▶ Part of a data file
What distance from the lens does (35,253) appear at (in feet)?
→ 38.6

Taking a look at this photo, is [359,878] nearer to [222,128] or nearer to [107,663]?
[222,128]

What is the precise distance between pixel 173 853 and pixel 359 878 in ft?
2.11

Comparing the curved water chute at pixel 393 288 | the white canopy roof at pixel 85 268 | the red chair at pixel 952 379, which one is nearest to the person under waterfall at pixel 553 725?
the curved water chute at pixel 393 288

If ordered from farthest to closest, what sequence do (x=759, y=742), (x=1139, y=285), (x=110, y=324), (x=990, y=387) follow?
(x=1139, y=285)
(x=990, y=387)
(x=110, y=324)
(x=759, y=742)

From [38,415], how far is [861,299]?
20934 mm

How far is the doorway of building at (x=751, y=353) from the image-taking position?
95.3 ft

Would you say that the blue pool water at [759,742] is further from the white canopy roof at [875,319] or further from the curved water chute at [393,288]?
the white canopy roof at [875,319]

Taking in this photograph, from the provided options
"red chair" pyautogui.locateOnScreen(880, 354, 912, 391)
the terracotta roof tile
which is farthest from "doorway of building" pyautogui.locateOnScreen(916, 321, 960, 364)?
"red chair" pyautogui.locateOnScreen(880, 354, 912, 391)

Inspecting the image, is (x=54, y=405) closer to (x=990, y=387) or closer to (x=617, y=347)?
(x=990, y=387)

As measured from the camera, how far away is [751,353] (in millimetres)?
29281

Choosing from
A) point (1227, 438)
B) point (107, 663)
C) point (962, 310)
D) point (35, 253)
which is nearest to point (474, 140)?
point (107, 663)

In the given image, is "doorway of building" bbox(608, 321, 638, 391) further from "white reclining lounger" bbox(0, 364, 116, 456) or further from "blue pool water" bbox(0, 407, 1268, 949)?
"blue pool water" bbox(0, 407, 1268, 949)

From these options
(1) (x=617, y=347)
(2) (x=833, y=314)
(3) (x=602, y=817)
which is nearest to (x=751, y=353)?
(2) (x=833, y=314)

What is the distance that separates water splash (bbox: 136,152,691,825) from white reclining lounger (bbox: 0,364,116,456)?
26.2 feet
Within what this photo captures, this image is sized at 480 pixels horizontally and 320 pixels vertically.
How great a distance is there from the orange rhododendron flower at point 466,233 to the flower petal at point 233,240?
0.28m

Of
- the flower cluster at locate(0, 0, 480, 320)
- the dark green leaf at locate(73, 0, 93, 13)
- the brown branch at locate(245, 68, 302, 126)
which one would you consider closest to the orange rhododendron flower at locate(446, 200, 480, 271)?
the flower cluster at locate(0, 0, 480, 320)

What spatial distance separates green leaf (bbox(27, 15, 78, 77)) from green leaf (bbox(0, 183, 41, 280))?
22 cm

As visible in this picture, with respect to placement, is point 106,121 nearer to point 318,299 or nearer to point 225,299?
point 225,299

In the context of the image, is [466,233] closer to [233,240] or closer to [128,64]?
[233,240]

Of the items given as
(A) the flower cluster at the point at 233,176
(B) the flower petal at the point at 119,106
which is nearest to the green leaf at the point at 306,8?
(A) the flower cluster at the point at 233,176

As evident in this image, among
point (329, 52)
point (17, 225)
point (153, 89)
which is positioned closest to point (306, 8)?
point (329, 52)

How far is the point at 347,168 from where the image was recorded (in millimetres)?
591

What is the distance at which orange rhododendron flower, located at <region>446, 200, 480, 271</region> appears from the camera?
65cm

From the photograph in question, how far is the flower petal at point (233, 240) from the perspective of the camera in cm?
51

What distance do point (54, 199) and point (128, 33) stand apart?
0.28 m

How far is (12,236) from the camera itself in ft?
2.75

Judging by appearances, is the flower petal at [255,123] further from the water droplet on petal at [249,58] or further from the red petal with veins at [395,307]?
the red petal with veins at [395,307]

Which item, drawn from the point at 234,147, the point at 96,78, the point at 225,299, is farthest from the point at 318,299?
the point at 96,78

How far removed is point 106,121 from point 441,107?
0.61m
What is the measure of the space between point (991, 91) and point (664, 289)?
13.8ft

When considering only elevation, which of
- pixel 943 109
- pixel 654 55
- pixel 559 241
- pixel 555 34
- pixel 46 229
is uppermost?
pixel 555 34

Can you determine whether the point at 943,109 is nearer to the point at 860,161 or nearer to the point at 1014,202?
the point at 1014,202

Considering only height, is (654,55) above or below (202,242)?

▶ Required task
Edit the lines above by replacing "person under waterfall" with "swimmer under waterfall" and leave everything else as it is.

▶ Answer below
What distance from the lens does (35,253) appear at (in feet)?
→ 38.6

Taking a look at this photo, is [359,878] nearer to [222,128] or nearer to [107,663]?
[222,128]

What is the precise distance between pixel 173 853 and pixel 359 878 in ft?
2.11

Comparing the curved water chute at pixel 393 288 | the white canopy roof at pixel 85 268 | the red chair at pixel 952 379, which one is nearest to the swimmer under waterfall at pixel 553 725?
the curved water chute at pixel 393 288

If ordered from farthest to closest, what sequence do (x=759, y=742), (x=1139, y=285), (x=110, y=324), (x=990, y=387) follow?
(x=1139, y=285)
(x=990, y=387)
(x=110, y=324)
(x=759, y=742)

From [38,415], how far is [861,299]?
20934 mm

How far is the doorway of building at (x=751, y=353) from the image-taking position?
95.3 ft

Would you say that the blue pool water at [759,742] is further from the white canopy roof at [875,319] or further from the curved water chute at [393,288]?
the white canopy roof at [875,319]

Taking in this photograph, from the provided options
"red chair" pyautogui.locateOnScreen(880, 354, 912, 391)
the terracotta roof tile
which is farthest from "doorway of building" pyautogui.locateOnScreen(916, 321, 960, 364)?
"red chair" pyautogui.locateOnScreen(880, 354, 912, 391)

Inspecting the image, is (x=54, y=405) closer to (x=990, y=387) or closer to (x=617, y=347)?
(x=990, y=387)

As measured from the camera, how far away is [751,353] (in millimetres)?
29281

Choosing from
A) point (1227, 438)
B) point (107, 663)
C) point (962, 310)
D) point (35, 253)
which is nearest to point (474, 140)?
point (107, 663)

In the given image, is "doorway of building" bbox(608, 321, 638, 391) further from "white reclining lounger" bbox(0, 364, 116, 456) or further from "blue pool water" bbox(0, 407, 1268, 949)?
"blue pool water" bbox(0, 407, 1268, 949)

From these options
(1) (x=617, y=347)
(2) (x=833, y=314)
(3) (x=602, y=817)
which is nearest to (x=751, y=353)?
(2) (x=833, y=314)

What is the distance that separates water splash (bbox: 136,152,691,825) from white reclining lounger (bbox: 0,364,116,456)?
26.2 feet
Within what this photo captures, this image is sized at 480 pixels horizontally and 320 pixels vertically.
How great a distance is there from the orange rhododendron flower at point 466,233 to the flower petal at point 233,240?
0.28m

Of
- the flower cluster at locate(0, 0, 480, 320)
- the dark green leaf at locate(73, 0, 93, 13)
- the brown branch at locate(245, 68, 302, 126)
which one would you consider closest to the orange rhododendron flower at locate(446, 200, 480, 271)?
the flower cluster at locate(0, 0, 480, 320)

What spatial distance separates green leaf (bbox(27, 15, 78, 77)) from green leaf (bbox(0, 183, 41, 280))?
22 cm

As visible in this picture, with respect to placement, is point 106,121 nearer to point 318,299 or nearer to point 225,299?
point 225,299

In the context of the image, is [466,233] closer to [233,240] or closer to [128,64]?
[233,240]

Of the items given as
(A) the flower cluster at the point at 233,176
(B) the flower petal at the point at 119,106
which is nearest to the green leaf at the point at 306,8?
(A) the flower cluster at the point at 233,176

As evident in this image, among
point (329, 52)
point (17, 225)
point (153, 89)
which is positioned closest to point (306, 8)?
point (329, 52)

How far is the point at 347,168 from where the image was recorded (in millimetres)?
591

What is the distance at which orange rhododendron flower, located at <region>446, 200, 480, 271</region> appears from the camera?
65cm

From the photograph in question, how far is the flower petal at point (233, 240) from the perspective of the camera in cm?
51

What distance do point (54, 199) and point (128, 33) stand apart?
0.28 m

How far is (12,236) from the camera itself in ft?
2.75

Judging by appearances, is the flower petal at [255,123] further from the water droplet on petal at [249,58] or further from the red petal with veins at [395,307]?
the red petal with veins at [395,307]

Which item, drawn from the point at 234,147, the point at 96,78, the point at 225,299, is farthest from the point at 318,299?
the point at 96,78

How far removed is point 106,121 from point 441,107?
0.61m
What is the measure of the space between point (991, 91) and point (664, 289)?
13.8ft

When considering only elevation, which of
- pixel 943 109
- pixel 654 55
- pixel 559 241
- pixel 555 34
- pixel 46 229
is uppermost?
pixel 555 34

Can you determine whether the point at 943,109 is nearer to the point at 860,161 or nearer to the point at 1014,202?
the point at 1014,202

Considering only height, is (654,55) above or below (202,242)?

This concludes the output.